Another interesting thing about him is that family: the famous Wellington thespian Harcourt family (a great-grandfather set up the real estate company which was inherited by two sons who then fell out and the company was lost). I suggested that he'd gone to London to get away from being Dame Kate Harcourt's son and actress Miranda's brother and he does concede that there may have been something of that: "Subconsciously. I couldn't categorically rule that out!"

He mock-complains that when he was growing up he never got a word in edgeways. His sister, in particular, is amazingly frank about her life, and once toured a show about her marriage; and another, with Dame Kate, about their relationship. He somehow managed to miss seeing his mother in The Vagina Monologues.

He said, of Miranda, whom he loves and admires: "She is extraordinarily open to an extent that makes me uncomfortable." She might do a play about their relationship, I suggested, to tease him. "No." He couldn't stop her. "I'd try bloody hard to." He is probably more like his father Peter, who died in 1995 and was also an actor, but was a "reserved" man, although that could have been comparatively speaking.

I had an idea - overstated, he thinks; he believes in nature over nurture - that his own reserve is a reaction to all this frankness.

His parents once assured their then 6-year-old son and 10-year-old daughter that they didn't mind if, when they grew up, they were homosexual or heterosexual. He doesn't remember this, but he believes it. He is not much given to navel-gazing (another reaction to his family, I'd say).

When he was 19 he had a picture of Miranda, then famous because of her role in Gloss, on his bedroom wall. I think that is peculiar and he says his flatmate certainly did, but he still doesn't. "She was a star," he said as though that explains everything.
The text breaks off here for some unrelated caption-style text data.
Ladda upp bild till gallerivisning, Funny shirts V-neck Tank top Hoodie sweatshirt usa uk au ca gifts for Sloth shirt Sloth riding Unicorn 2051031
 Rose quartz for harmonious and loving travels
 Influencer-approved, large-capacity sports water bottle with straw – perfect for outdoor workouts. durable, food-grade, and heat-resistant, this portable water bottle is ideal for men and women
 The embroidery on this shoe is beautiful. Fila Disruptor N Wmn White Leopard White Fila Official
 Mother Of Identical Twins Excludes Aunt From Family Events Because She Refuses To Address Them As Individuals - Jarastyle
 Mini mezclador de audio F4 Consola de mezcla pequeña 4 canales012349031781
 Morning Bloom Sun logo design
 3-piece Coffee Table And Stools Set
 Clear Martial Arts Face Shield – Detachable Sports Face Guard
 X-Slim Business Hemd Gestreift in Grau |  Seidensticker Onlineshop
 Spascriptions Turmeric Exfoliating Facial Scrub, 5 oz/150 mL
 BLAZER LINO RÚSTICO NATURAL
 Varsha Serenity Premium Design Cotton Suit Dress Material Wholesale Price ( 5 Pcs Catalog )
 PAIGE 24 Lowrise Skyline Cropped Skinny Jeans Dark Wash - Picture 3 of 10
The Fair Go ad awards call for tomfoolery from its reporting crew. If you saw the show, you would have seen him dancing, in what was supposed to be a flash mob dance at the airport. At one point he was playing air trombone. It is fair to say that playing the fool, in public at least, but I bet in private, does not sit easily with him. But he said he loved it. Really? Really, he insists, but he really hated the rehearsals. "It was horrendous ... The rehearsals I found painful and actually quite unpleasant." So perhaps he does have some flair for melodrama.

He said, to state the obvious, "I'm a terrible dancer. So I found the rehearsals ... I mean, I didn't have the moves!" And hang on a minute: rehearsals? I thought a flash mob was supposed to be a spontaneous gathering. "Well, careful spontaneity. Prepared spontaneity."

He says he doesn't do jokes, but that is a very funny definition of spontaneity and one that only he could come up with. It might also be a definition of his style.

He was hell to interview, but - and this is the intriguing bit - as much as he tries, he's not the least bit boring.